While North Korea displayed a new intercontinental ballistic missile (ICBM) and a submarine-launched ballistic missile (SLBM) in this year’s military parade, we don’t think that should be regarded as a provocative action since no test launch has occurred yet. And while Kim said that the North would continue to strengthen its “war deterrence,” he also said that the North was not expanding its deterrence “with anyone particular in mind.” Kim’s decision not to specifically mention the US can be taken to mean that he doesn’t want to further damage relations with Washington. Given the possibility of North Korea and the US attempting to reset their relations after the American presidential election in November, it wouldn’t be desirable for either South Korea or the US to overreact to the North’s unveiling of a new weapon.
In fact, what is most striking is the unusually humble pose struck by the North Korean leader, who said he felt ashamed and expressed gratitude to the North Korean public a full 12 times during the speech. Despite being revered as the “supreme dignity” in North Korea, Kim came cap in hand to North Koreans who have suffered because of economic sanctions, the COVID-19 pandemic, and natural disasters in a telling example of Kim’s new style of rule. That also suggests he’ll continue to focus his governance on economic development, such as raising the standard of living, in the future.
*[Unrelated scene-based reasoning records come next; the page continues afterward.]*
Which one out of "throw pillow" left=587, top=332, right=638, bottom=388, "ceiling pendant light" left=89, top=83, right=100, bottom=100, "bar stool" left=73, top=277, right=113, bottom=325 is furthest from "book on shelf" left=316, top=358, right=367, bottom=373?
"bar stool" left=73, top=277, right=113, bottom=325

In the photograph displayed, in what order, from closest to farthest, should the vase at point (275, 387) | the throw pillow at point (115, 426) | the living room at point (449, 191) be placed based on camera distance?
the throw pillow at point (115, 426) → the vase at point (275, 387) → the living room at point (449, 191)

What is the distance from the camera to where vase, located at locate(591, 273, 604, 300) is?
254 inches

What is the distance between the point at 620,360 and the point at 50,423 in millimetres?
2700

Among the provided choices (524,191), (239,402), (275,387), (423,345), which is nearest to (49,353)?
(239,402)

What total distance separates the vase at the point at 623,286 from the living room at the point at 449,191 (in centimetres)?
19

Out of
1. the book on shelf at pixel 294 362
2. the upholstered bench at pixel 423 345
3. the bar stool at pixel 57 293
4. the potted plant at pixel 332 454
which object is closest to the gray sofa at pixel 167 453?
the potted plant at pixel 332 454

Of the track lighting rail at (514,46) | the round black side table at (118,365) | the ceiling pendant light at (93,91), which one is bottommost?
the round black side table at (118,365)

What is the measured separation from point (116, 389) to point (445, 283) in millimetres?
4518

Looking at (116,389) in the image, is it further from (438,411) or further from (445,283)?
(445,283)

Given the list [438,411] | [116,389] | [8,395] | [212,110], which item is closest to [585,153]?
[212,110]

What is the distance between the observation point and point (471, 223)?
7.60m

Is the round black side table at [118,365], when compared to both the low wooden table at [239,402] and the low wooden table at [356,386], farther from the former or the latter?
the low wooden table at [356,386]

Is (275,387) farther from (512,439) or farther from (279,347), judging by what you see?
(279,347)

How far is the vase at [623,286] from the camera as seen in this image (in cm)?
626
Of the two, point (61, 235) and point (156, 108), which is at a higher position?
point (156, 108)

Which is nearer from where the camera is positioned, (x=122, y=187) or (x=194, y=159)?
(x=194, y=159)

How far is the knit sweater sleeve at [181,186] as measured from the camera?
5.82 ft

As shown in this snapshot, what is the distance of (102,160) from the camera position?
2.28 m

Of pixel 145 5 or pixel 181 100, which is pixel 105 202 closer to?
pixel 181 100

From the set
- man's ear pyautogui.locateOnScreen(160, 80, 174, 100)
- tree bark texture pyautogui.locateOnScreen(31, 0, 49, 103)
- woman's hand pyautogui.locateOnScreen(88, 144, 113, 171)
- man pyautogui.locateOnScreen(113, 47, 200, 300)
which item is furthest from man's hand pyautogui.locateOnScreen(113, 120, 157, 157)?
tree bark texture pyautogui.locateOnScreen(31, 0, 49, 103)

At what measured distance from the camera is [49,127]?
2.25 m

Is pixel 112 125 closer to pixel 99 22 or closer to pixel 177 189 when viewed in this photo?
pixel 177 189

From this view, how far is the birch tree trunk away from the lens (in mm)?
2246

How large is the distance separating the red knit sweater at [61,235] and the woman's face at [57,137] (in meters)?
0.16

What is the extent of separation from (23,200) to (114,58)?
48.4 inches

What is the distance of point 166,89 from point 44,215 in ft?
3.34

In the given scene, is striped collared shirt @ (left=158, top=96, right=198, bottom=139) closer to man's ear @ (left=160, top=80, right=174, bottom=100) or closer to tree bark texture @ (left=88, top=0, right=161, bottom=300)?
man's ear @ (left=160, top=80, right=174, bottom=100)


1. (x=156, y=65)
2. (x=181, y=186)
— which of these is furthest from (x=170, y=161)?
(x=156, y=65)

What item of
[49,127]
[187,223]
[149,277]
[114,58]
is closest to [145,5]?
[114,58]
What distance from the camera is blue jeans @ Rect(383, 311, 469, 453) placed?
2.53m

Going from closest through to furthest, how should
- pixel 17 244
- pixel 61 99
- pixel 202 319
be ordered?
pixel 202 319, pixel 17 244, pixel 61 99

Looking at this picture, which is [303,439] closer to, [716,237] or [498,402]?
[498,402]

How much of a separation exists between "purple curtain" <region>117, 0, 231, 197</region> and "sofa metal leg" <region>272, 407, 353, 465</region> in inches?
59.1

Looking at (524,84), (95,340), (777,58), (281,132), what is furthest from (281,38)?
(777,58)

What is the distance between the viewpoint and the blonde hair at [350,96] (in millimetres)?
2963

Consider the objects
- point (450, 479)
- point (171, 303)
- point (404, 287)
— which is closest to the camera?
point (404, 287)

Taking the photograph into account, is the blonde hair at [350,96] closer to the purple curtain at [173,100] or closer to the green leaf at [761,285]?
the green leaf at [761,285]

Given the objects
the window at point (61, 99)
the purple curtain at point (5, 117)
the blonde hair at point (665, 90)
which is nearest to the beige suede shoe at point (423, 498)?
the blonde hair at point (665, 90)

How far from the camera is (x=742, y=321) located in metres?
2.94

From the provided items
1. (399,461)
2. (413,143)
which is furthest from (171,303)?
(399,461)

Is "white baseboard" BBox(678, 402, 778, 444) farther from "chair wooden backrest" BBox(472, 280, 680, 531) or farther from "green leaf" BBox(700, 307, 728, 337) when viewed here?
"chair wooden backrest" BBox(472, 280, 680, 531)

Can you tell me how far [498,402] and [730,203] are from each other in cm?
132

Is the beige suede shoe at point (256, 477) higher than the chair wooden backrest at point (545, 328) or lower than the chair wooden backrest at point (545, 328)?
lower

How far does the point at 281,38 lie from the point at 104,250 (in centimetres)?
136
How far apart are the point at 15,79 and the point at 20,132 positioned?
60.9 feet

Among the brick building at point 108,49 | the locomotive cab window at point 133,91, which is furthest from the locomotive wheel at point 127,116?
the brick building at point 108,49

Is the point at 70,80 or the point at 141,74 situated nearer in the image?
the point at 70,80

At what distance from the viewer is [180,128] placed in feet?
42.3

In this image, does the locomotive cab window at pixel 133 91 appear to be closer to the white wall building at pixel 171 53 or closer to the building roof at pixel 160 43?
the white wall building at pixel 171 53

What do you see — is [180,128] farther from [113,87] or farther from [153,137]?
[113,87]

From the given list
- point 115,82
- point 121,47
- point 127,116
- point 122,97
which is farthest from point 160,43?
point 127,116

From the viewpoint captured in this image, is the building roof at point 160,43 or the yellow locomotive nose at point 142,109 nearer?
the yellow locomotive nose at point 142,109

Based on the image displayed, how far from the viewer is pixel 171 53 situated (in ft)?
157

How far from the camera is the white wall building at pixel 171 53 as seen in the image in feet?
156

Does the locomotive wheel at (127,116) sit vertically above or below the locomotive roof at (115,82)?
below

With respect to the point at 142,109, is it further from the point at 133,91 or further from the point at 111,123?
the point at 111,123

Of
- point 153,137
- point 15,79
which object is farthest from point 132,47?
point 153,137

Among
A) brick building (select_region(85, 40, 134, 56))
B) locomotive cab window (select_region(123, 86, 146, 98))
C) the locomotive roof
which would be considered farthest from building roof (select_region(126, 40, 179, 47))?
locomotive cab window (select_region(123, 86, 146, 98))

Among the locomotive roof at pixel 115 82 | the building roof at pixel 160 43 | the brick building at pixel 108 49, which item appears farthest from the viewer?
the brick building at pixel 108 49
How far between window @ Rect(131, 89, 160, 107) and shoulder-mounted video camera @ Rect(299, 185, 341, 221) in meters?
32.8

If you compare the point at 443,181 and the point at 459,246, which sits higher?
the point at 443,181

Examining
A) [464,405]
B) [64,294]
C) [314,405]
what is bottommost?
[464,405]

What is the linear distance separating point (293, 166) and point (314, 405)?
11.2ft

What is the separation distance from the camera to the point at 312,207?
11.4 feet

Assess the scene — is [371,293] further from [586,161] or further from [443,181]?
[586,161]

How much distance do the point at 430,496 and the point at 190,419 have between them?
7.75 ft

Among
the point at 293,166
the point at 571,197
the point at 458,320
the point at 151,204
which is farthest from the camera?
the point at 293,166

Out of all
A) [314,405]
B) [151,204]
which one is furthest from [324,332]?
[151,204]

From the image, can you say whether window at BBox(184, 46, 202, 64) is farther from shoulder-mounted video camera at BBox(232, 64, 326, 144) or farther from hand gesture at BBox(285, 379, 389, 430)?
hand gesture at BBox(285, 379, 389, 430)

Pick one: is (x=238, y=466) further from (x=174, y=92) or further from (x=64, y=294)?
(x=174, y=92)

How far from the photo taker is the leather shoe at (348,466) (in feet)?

It’s also encouraging that Kim personally sent “a message of warmth to my beloved compatriots in the South” and said he hopes that “the day will come when the public health crisis is overcome and North and South can work together once again.” That can be seen as a clear expression of Kim’s determination to improve inter-Korean relations, if not right away, then at an appropriate time after the American presidential election. We hope that Kim will recognize that, if relations are to be restored, the North Korean authorities need to make every effort to investigate the recent fatal shooting of a South Korean civil servant in the West Sea. Improved inter-Korean dialogue and cooperation are also essential for developing the North Korean economy and raising the standard of living, which are both priorities for Kim. Moving forward, we hope to see the North Korean authorities taking practical steps toward those ends.